In "Reflections on gender: admitting bias, taking blame" [YH 10/20/00], Derek Lomas makes a positively inane statement regarding the state of male-female relations at college. Setting aside the incoherence of his writing style, I find a basic contradiction in his piece. Mr. Lomas' argument rests on the contention that women are "insecure." According to Mr. Lomas, women "look to men for validation" as "the objects of security for which women strive." What group of women is Mr. Lomas referring to? Surely he can't be so ignorant as to believe that all women depend on men to determine their relative worth as human beings. He declares that "women require male attention." Most women are perfectly secure and certainly don't require the attention of their male counterparts. Those women who do look for validation do not seek it only from men. Mr. Lomas states in his opening paragraph that female gossip "pushes women into insecurity." If women can be pushed by other women into insecurity, they must depend on those women for some type of personal validation.

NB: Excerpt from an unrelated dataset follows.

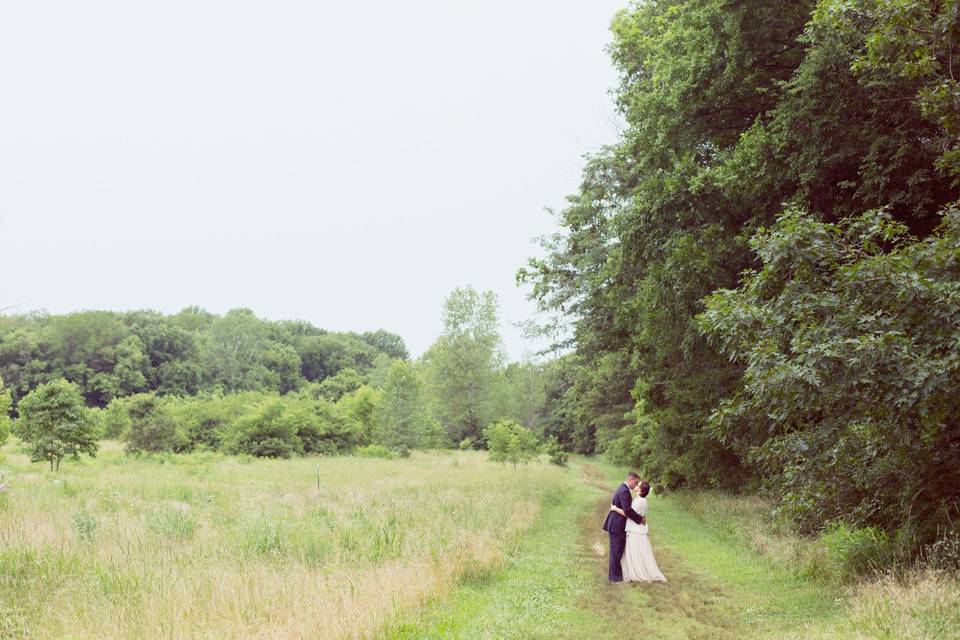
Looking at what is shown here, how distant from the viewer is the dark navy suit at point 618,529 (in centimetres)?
1030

Mr. Lomas makes it clear through his succession of "points" (if they even merit that term) that it is men who are the insecure sex. He bemoans the compulsion of men to judge women solely by their external appearance, yet offers no remedy. Mr. Lomas asks, "Do I have the confidence to date... someone all my friends find ugly?" His question betrays a basic masculine insecurity and the overwhelming need for fellow male approval. He goes on to openly admit to this unease in his description of the discomfort that results from the "guy" discussion of hook ups. "We feel insecure in those situations, because we want to seem really effective," he states. Mr. Lomas, it seems, is the one who looks to men for validation.

Mr. Lomas wrote that I may disagree with his article. I do. I admit to being one of the "haughty" women to whom he refers, so haughty, in fact, that I am offended such an article would even be printed by the Yale Herald. Mr. Lomas prefaces his confused article with a profession of his general ignorance and a willingness to "be open to honestly learn." If men, as Mr. Lomas says, do indeed want to learn, they should begin by talking to women. Ultimately, Mr. Lomas' article does not "admit bias" and "take blame," it reinforces ignorance.